Оказывается, под золотым блеском величия скрывался обычный смертный? Я проклинала его за тщеславную самонадеянность и оплакивала его поражение. Как он мог настолько заблуждаться, полагая, что его установления будут жить после того, как его тело станет добычей червей!

Черви хорошо попировали в ту зиму: кроме насквозь прогнившего короля, жирного старого быка, чересчур зажившегося на этом свете, им перепали свежая плоть и нежное молодое мясо, какого им давненько не приходилось отведывать. Как я горевала о лорде Серрее, ни одной живой душе не известно, хотя Кэт от меня не отходила, пичкая меня едой и заботой, сластями и утешениями, которые мой желудок отказывался принимать. Я не могла и не хотела примириться с его смертью и долгими пасмурными часами лежала, глядя прямо перед собой пустыми глазами и тоскуя — не об отце, как все думали, но о моей погибшей любви, моей последней любви (ибо я дала клятву верности его памяти), хоть она была даже не первой.

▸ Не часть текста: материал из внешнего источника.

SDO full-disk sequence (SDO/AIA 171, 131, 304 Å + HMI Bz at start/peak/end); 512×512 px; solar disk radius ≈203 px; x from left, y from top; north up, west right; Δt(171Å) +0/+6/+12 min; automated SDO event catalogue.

А что этот старый негодяй, этот зловонный мешок желчи, кишок и яда — мой отец, этот жестокий тиран, раздувшийся людоед и бездушный убийца, этот дикий зверь, который называл себя королем и мнил себя Богом, властным казнить и миловать любого, этот человек, король, отец; этот презренный мясник, погубивший самого лучшего, самого блестящего, самого прекрасного из всех, поэта, придворного, солдата, ученого, украшение своего времени, надежду страны, мою любовь…

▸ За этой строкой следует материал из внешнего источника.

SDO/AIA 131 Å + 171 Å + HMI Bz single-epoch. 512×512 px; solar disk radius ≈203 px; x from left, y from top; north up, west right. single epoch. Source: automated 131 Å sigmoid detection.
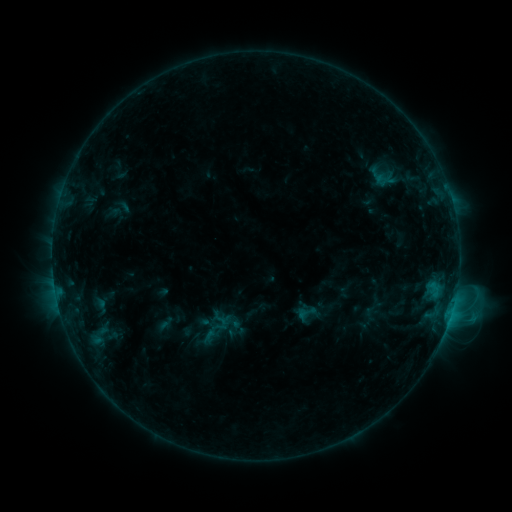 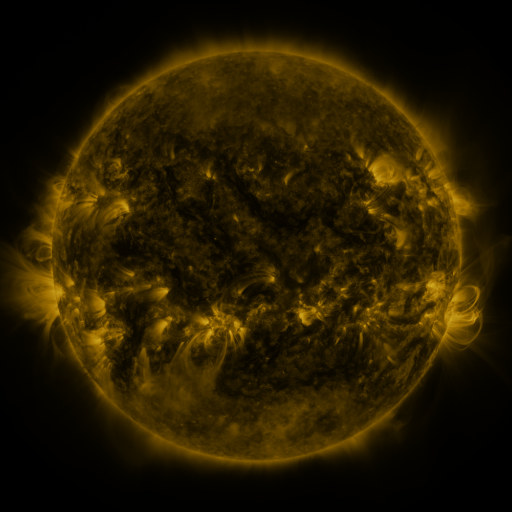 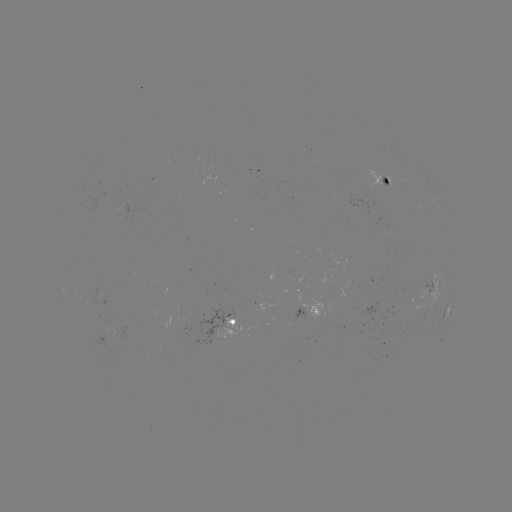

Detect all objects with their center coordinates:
sigmoid: [369, 168, 399, 192]
sigmoid: [296, 301, 317, 324]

Убить моего лорда, уничтожить, погубить молодую жизнь, потому что сам он был стар, его жизнь подходила к концу, и он это чувствовал?..


— Стой!

Крик раздался впереди медленно плетущейся процессии. Ричард Вернон, ехавший впереди, галопом приблизился ко мне, на лице его была гримаса отвращения. Он махнул рукой в перчатке по направлению к горизонту.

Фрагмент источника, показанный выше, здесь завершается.